Recombinant Mytilus edulis Cytochrome c oxidase subunit 2 (COII)

How can Mytilus edulis be distinguished from other Mytilus species at the molecular level?

Mytilus edulis can be distinguished from other blue mussel congeners using molecular markers. The ITS-1 locus amplifies fragments of similar size (~950 bp) in all three major Mytilus species, but restriction enzyme analysis can differentiate between them. After HhaI restriction digest of PCR products, M. trossulus produces a unique 280 bp fragment, while M. galloprovincialis and M. edulis produce a 450 bp fragment .

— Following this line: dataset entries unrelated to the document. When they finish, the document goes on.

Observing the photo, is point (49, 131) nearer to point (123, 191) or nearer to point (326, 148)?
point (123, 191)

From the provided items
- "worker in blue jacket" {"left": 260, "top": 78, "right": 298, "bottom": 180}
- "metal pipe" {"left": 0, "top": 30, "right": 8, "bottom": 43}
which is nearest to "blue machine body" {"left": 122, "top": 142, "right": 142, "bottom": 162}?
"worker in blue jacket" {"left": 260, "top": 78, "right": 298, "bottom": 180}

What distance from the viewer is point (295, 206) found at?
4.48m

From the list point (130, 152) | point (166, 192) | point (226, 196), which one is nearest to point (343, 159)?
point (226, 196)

For more specific identification, researchers can use the following approach:

• PCR amplification of both ITS-1 and Glu-5' loci

• Restriction digest of ITS-1 PCR products with HhaI enzyme

• Gel electrophoresis on 2% agarose stained with ethidium bromide

• Analysis of fragment patterns to determine species identity or hybrid status

What are the optimal storage conditions for recombinant COII protein?

For optimal storage of recombinant Mytilus edulis COII protein, researchers should follow these guidelines:

• Store the lyophilized powder at -20°C/-80°C upon receipt

• After reconstitution, add glycerol to a final concentration of 5-50% (50% is recommended)

• Aliquot the reconstituted protein to avoid repeated freeze-thaw cycles

• For working aliquots, store at 4°C for up to one week

• For long-term storage, keep at -20°C/-80°C

• The protein is typically reconstituted in Tris/PBS-based buffer with 6% Trehalose at pH 8.0

Repeated freeze-thaw cycles should be avoided as they can lead to protein degradation and loss of activity.

How can recombinant COII be used in host-pathogen interaction studies in Mytilus edulis?

Recombinant COII can serve as a valuable tool in host-pathogen interaction studies in Mytilus edulis, particularly when investigating mitochondrial function during pathogen challenges. Researchers can use the following methodological approach:

• Develop a standardized challenge test protocol for M. edulis larvae or adult mussels

• Identify potential pathogens through literature research and laboratory experiments

• Challenge adult mussels through direct injection in the adductor muscle with candidate pathogens

• Manipulate environmental conditions (temperature, salinity, physical stress) to assess their impact on pathogen virulence

• Use ERIC-PCR for DNA fingerprinting of bacterial strains

• Correlate changes in COII expression or function with immune response genes such as lysozyme, mytilin B, and defensin

These studies can provide insights into how mitochondrial proteins like COII respond to bacterial challenges and their potential role in the immune response, particularly when correlated with known immune system markers.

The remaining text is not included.